Description & Requirements
The DataHub Engineering team is building a distributed platform to host, catalog, discover, and deliver financial datasets across Bloomberg. This platform powers batch analytics, real-time stream processing, and low-latency, high-availability data distribution - ensuring that high-quality data, the lifeblood of financial markets, is always accessible.
You will join the team that introduced the abstraction of “dataset”, invented a schema language to formally define all data at Bloomberg, complete with schema evolution, versioning, and a true point in time semantics. We're the first to introduce Kafka, Avro, company-wide Dataset Schema Registry, Mesos, Clustered MySQL, Vitess and Spark for ETL at Bloomberg.
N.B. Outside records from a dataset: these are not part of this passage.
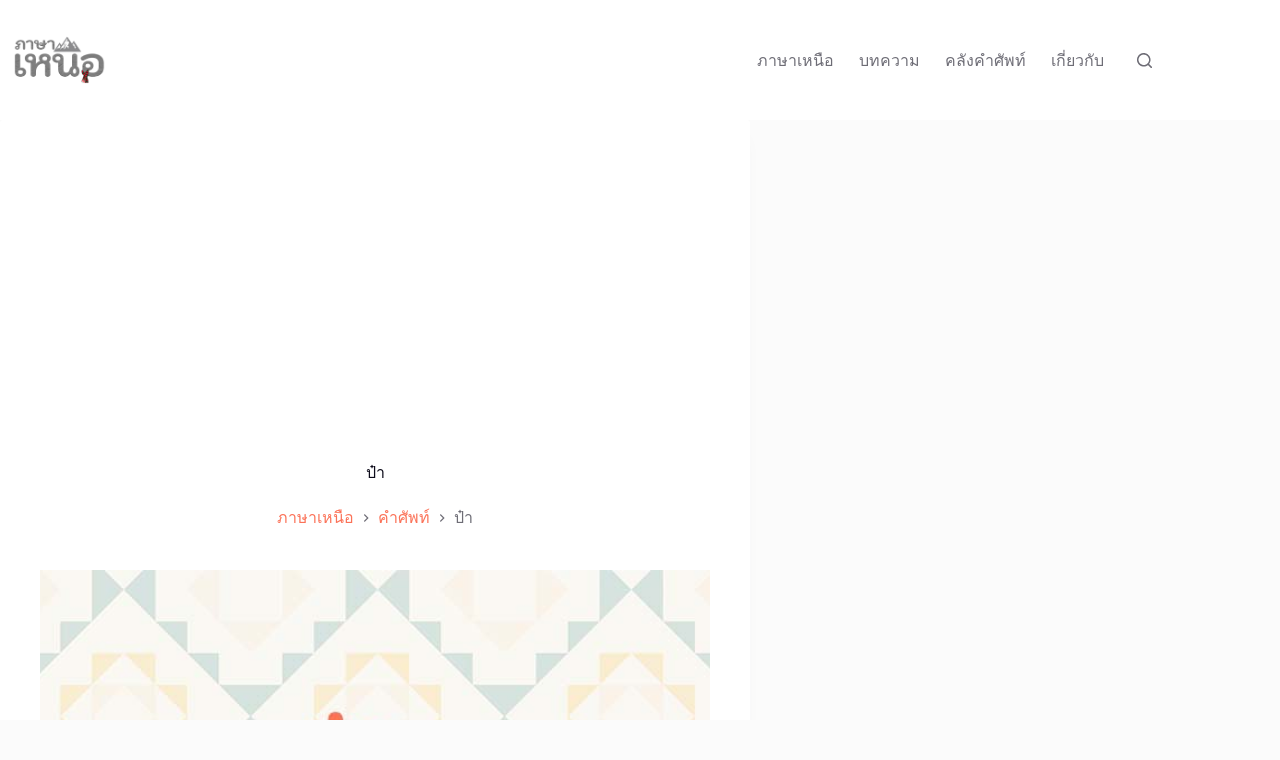

--- FILE ---
content_type: text/html; charset=utf-8
request_url: https://www.google.com/recaptcha/api2/aframe
body_size: 267
content:
<!DOCTYPE HTML><html><head><meta http-equiv="content-type" content="text/html; charset=UTF-8"></head><body><script nonce="4Bvd8d5wBa1SMjPKFfipww">/** Anti-fraud and anti-abuse applications only. See google.com/recaptcha */ try{var clients={'sodar':'https://pagead2.googlesyndication.com/pagead/sodar?'};window.addEventListener("message",function(a){try{if(a.source===window.parent){var b=JSON.parse(a.data);var c=clients[b['id']];if(c){var d=document.createElement('img');d.src=c+b['params']+'&rc='+(localStorage.getItem("rc::a")?sessionStorage.getItem("rc::b"):"");window.document.body.appendChild(d);sessionStorage.setItem("rc::e",parseInt(sessionStorage.getItem("rc::e")||0)+1);localStorage.setItem("rc::h",'1769078429896');}}}catch(b){}});window.parent.postMessage("_grecaptcha_ready", "*");}catch(b){}</script></body></html>

--- FILE ---
content_type: text/css; charset=utf-8
request_url: https://fonts.googleapis.com/css2?family=Kodchasan:wght@400;500;600;700&display=swap
body_size: 344
content:
/* thai */
@font-face {
  font-family: 'Kodchasan';
  font-style: normal;
  font-weight: 400;
  font-display: swap;
  src: url(https://fonts.gstatic.com/s/kodchasan/v20/1cXxaUPOAJv9sG4I-DJWnHGFq8Kk1doH.woff2) format('woff2');
  unicode-range: U+02D7, U+0303, U+0331, U+0E01-0E5B, U+200C-200D, U+25CC;
}
/* vietnamese */
@font-face {
  font-family: 'Kodchasan';
  font-style: normal;
  font-weight: 400;
  font-display: swap;
  src: url(https://fonts.gstatic.com/s/kodchasan/v20/1cXxaUPOAJv9sG4I-DJWh3GFq8Kk1doH.woff2) format('woff2');
  unicode-range: U+0102-0103, U+0110-0111, U+0128-0129, U+0168-0169, U+01A0-01A1, U+01AF-01B0, U+0300-0301, U+0303-0304, U+0308-0309, U+0323, U+0329, U+1EA0-1EF9, U+20AB;
}
/* latin-ext */
@font-face {
  font-family: 'Kodchasan';
  font-style: normal;
  font-weight: 400;
  font-display: swap;
  src: url(https://fonts.gstatic.com/s/kodchasan/v20/1cXxaUPOAJv9sG4I-DJWhnGFq8Kk1doH.woff2) format('woff2');
  unicode-range: U+0100-02BA, U+02BD-02C5, U+02C7-02CC, U+02CE-02D7, U+02DD-02FF, U+0304, U+0308, U+0329, U+1D00-1DBF, U+1E00-1E9F, U+1EF2-1EFF, U+2020, U+20A0-20AB, U+20AD-20C0, U+2113, U+2C60-2C7F, U+A720-A7FF;
}
/* latin */
@font-face {
  font-family: 'Kodchasan';
  font-style: normal;
  font-weight: 400;
  font-display: swap;
  src: url(https://fonts.gstatic.com/s/kodchasan/v20/1cXxaUPOAJv9sG4I-DJWiHGFq8Kk1Q.woff2) format('woff2');
  unicode-range: U+0000-00FF, U+0131, U+0152-0153, U+02BB-02BC, U+02C6, U+02DA, U+02DC, U+0304, U+0308, U+0329, U+2000-206F, U+20AC, U+2122, U+2191, U+2193, U+2212, U+2215, U+FEFF, U+FFFD;
}
/* thai */
@font-face {
  font-family: 'Kodchasan';
  font-style: normal;
  font-weight: 500;
  font-display: swap;
  src: url(https://fonts.gstatic.com/s/kodchasan/v20/1cX0aUPOAJv9sG4I-DJee1KQkuCp_-AOoagN.woff2) format('woff2');
  unicode-range: U+02D7, U+0303, U+0331, U+0E01-0E5B, U+200C-200D, U+25CC;
}
/* vietnamese */
@font-face {
  font-family: 'Kodchasan';
  font-style: normal;
  font-weight: 500;
  font-display: swap;
  src: url(https://fonts.gstatic.com/s/kodchasan/v20/1cX0aUPOAJv9sG4I-DJee1KQieCp_-AOoagN.woff2) format('woff2');
  unicode-range: U+0102-0103, U+0110-0111, U+0128-0129, U+0168-0169, U+01A0-01A1, U+01AF-01B0, U+0300-0301, U+0303-0304, U+0308-0309, U+0323, U+0329, U+1EA0-1EF9, U+20AB;
}
/* latin-ext */
@font-face {
  font-family: 'Kodchasan';
  font-style: normal;
  font-weight: 500;
  font-display: swap;
  src: url(https://fonts.gstatic.com/s/kodchasan/v20/1cX0aUPOAJv9sG4I-DJee1KQiOCp_-AOoagN.woff2) format('woff2');
  unicode-range: U+0100-02BA, U+02BD-02C5, U+02C7-02CC, U+02CE-02D7, U+02DD-02FF, U+0304, U+0308, U+0329, U+1D00-1DBF, U+1E00-1E9F, U+1EF2-1EFF, U+2020, U+20A0-20AB, U+20AD-20C0, U+2113, U+2C60-2C7F, U+A720-A7FF;
}
/* latin */
@font-face {
  font-family: 'Kodchasan';
  font-style: normal;
  font-weight: 500;
  font-display: swap;
  src: url(https://fonts.gstatic.com/s/kodchasan/v20/1cX0aUPOAJv9sG4I-DJee1KQhuCp_-AOoQ.woff2) format('woff2');
  unicode-range: U+0000-00FF, U+0131, U+0152-0153, U+02BB-02BC, U+02C6, U+02DA, U+02DC, U+0304, U+0308, U+0329, U+2000-206F, U+20AC, U+2122, U+2191, U+2193, U+2212, U+2215, U+FEFF, U+FFFD;
}
/* thai */
@font-face {
  font-family: 'Kodchasan';
  font-style: normal;
  font-weight: 600;
  font-display: swap;
  src: url(https://fonts.gstatic.com/s/kodchasan/v20/1cX0aUPOAJv9sG4I-DJeV1WQkuCp_-AOoagN.woff2) format('woff2');
  unicode-range: U+02D7, U+0303, U+0331, U+0E01-0E5B, U+200C-200D, U+25CC;
}
/* vietnamese */
@font-face {
  font-family: 'Kodchasan';
  font-style: normal;
  font-weight: 600;
  font-display: swap;
  src: url(https://fonts.gstatic.com/s/kodchasan/v20/1cX0aUPOAJv9sG4I-DJeV1WQieCp_-AOoagN.woff2) format('woff2');
  unicode-range: U+0102-0103, U+0110-0111, U+0128-0129, U+0168-0169, U+01A0-01A1, U+01AF-01B0, U+0300-0301, U+0303-0304, U+0308-0309, U+0323, U+0329, U+1EA0-1EF9, U+20AB;
}
/* latin-ext */
@font-face {
  font-family: 'Kodchasan';
  font-style: normal;
  font-weight: 600;
  font-display: swap;
  src: url(https://fonts.gstatic.com/s/kodchasan/v20/1cX0aUPOAJv9sG4I-DJeV1WQiOCp_-AOoagN.woff2) format('woff2');
  unicode-range: U+0100-02BA, U+02BD-02C5, U+02C7-02CC, U+02CE-02D7, U+02DD-02FF, U+0304, U+0308, U+0329, U+1D00-1DBF, U+1E00-1E9F, U+1EF2-1EFF, U+2020, U+20A0-20AB, U+20AD-20C0, U+2113, U+2C60-2C7F, U+A720-A7FF;
}
/* latin */
@font-face {
  font-family: 'Kodchasan';
  font-style: normal;
  font-weight: 600;
  font-display: swap;
  src: url(https://fonts.gstatic.com/s/kodchasan/v20/1cX0aUPOAJv9sG4I-DJeV1WQhuCp_-AOoQ.woff2) format('woff2');
  unicode-range: U+0000-00FF, U+0131, U+0152-0153, U+02BB-02BC, U+02C6, U+02DA, U+02DC, U+0304, U+0308, U+0329, U+2000-206F, U+20AC, U+2122, U+2191, U+2193, U+2212, U+2215, U+FEFF, U+FFFD;
}
/* thai */
@font-face {
  font-family: 'Kodchasan';
  font-style: normal;
  font-weight: 700;
  font-display: swap;
  src: url(https://fonts.gstatic.com/s/kodchasan/v20/1cX0aUPOAJv9sG4I-DJeM1SQkuCp_-AOoagN.woff2) format('woff2');
  unicode-range: U+02D7, U+0303, U+0331, U+0E01-0E5B, U+200C-200D, U+25CC;
}
/* vietnamese */
@font-face {
  font-family: 'Kodchasan';
  font-style: normal;
  font-weight: 700;
  font-display: swap;
  src: url(https://fonts.gstatic.com/s/kodchasan/v20/1cX0aUPOAJv9sG4I-DJeM1SQieCp_-AOoagN.woff2) format('woff2');
  unicode-range: U+0102-0103, U+0110-0111, U+0128-0129, U+0168-0169, U+01A0-01A1, U+01AF-01B0, U+0300-0301, U+0303-0304, U+0308-0309, U+0323, U+0329, U+1EA0-1EF9, U+20AB;
}
/* latin-ext */
@font-face {
  font-family: 'Kodchasan';
  font-style: normal;
  font-weight: 700;
  font-display: swap;
  src: url(https://fonts.gstatic.com/s/kodchasan/v20/1cX0aUPOAJv9sG4I-DJeM1SQiOCp_-AOoagN.woff2) format('woff2');
  unicode-range: U+0100-02BA, U+02BD-02C5, U+02C7-02CC, U+02CE-02D7, U+02DD-02FF, U+0304, U+0308, U+0329, U+1D00-1DBF, U+1E00-1E9F, U+1EF2-1EFF, U+2020, U+20A0-20AB, U+20AD-20C0, U+2113, U+2C60-2C7F, U+A720-A7FF;
}
/* latin */
@font-face {
  font-family: 'Kodchasan';
  font-style: normal;
  font-weight: 700;
  font-display: swap;
  src: url(https://fonts.gstatic.com/s/kodchasan/v20/1cX0aUPOAJv9sG4I-DJeM1SQhuCp_-AOoQ.woff2) format('woff2');
  unicode-range: U+0000-00FF, U+0131, U+0152-0153, U+02BB-02BC, U+02C6, U+02DA, U+02DC, U+0304, U+0308, U+0329, U+2000-206F, U+20AC, U+2122, U+2191, U+2193, U+2212, U+2215, U+FEFF, U+FFFD;
}
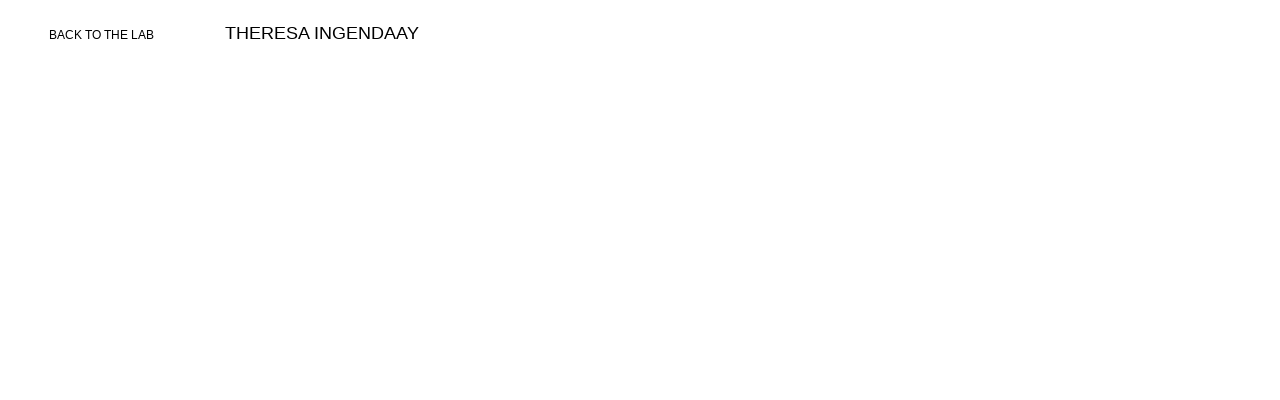

--- FILE ---
content_type: text/html
request_url: http://lab2010.de/artists/theresa-ingendaay.html
body_size: 609
content:
<!DOCTYPE html PUBLIC "-//W3C//DTD XHTML 1.0 Transitional//EN" "http://www.w3.org/TR/xhtml1/DTD/xhtml1-transitional.dtd">
<html xmlns="http://www.w3.org/1999/xhtml">
<head>
<meta http-equiv="Content-Type" content="text/html; charset=UTF-8" />
<title>Unbenanntes Dokument</title>
<style type="text/css">
<!--
#apDiv1 {
	position:absolute;
	left:225px;
	top:23px;
	width:419px;
	height:22px;
	z-index:1;
}
.Stil2 {	font-family: Arial, Helvetica, sans-serif;
	font-size: 18px;
}
a:link {
	color: #000000;
	text-decoration: none;
}
a:visited {
	text-decoration: none;
	color: #000000;
}
a:hover {
	text-decoration: none;
	color: #000000;
}
a:active {
	text-decoration: none;
	color: #000000;
}
#apDiv2 {
	position:absolute;
	left:49px;
	top:28px;
	width:115px;
	height:14px;
	z-index:2;
}
.Stil3 {
	font-family: Arial, Helvetica, sans-serif;
	font-size: 12px;
}
#apDiv3 {
	position:absolute;
	left:225px;
	top:63px;
	width:662px;
	height:541px;
	z-index:3;
}
-->
</style>
</head>

<body>
<div id="apDiv1"><span class="Stil2">THERESA INGENDAAY</span></div>
<div class="Stil3" id="apDiv2"><a href="../index.html">BACK TO THE LAB</a></div>
<div id="apDiv3"></div>
</body>
</html>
We are designing a new Data Intensive Platform that is the hub of financial datasets.
You’ll get to:
Write software for Kafka based Data Pipes for the company wide Data Mesh
Debug and diagnose intricate issues, functional and performance regressions, with Apache Kafka, Apache Spark, data codecs, low latency services, and streaming
Collaborate and share extensively with fellow engineers
Contribute to open source technologies like Spark or Iceberg
Display expertise in building Lakehouse for large scale data platforms
Our tech stack:
Languages: Java, Python, Scala
Frameworks/Tools: Spark, Kafka, Kubernetes
Cloud-Native Stack: Container orchestration, service mesh, distributed tracing
You’ll need to have:
4+ years of professional experience programming in Java, Scala, or Python
Expertise in Apache Kafka, Spark, Redis and Distributed Systems
Experience building and testing scalable and reliable data infrastructure
A Degree in Computer Science, Engineering, Mathematics, similar field of study or equivalent work experience
We’d love to see:
Any of your contributions in open source to Kafka, Spark, Streaming, etc.
Experience with performance optimization techniques in Iceberg and using Redis for caching expensive query results to improve application performance
Experience with DuckDB for analytics on smaller datasets on Kubernetes
Production experience with Kubernetes (Helm, Operators, CRDs)
Familiarity with Kafka, Spark, or lakehouse architectures
A passion for reliability, scale, and mentoring others
We offer one of the most comprehensive and generous benefits plans available and offer a range of total rewards that may include merit increases, incentive compensation (exempt roles only), paid holidays, paid time off, medical, dental, vision, short and long term disability benefits, 401(k) +match, life insurance, and various wellness programs, among others. The Company does not provide benefits directly to contingent workers/contractors and interns.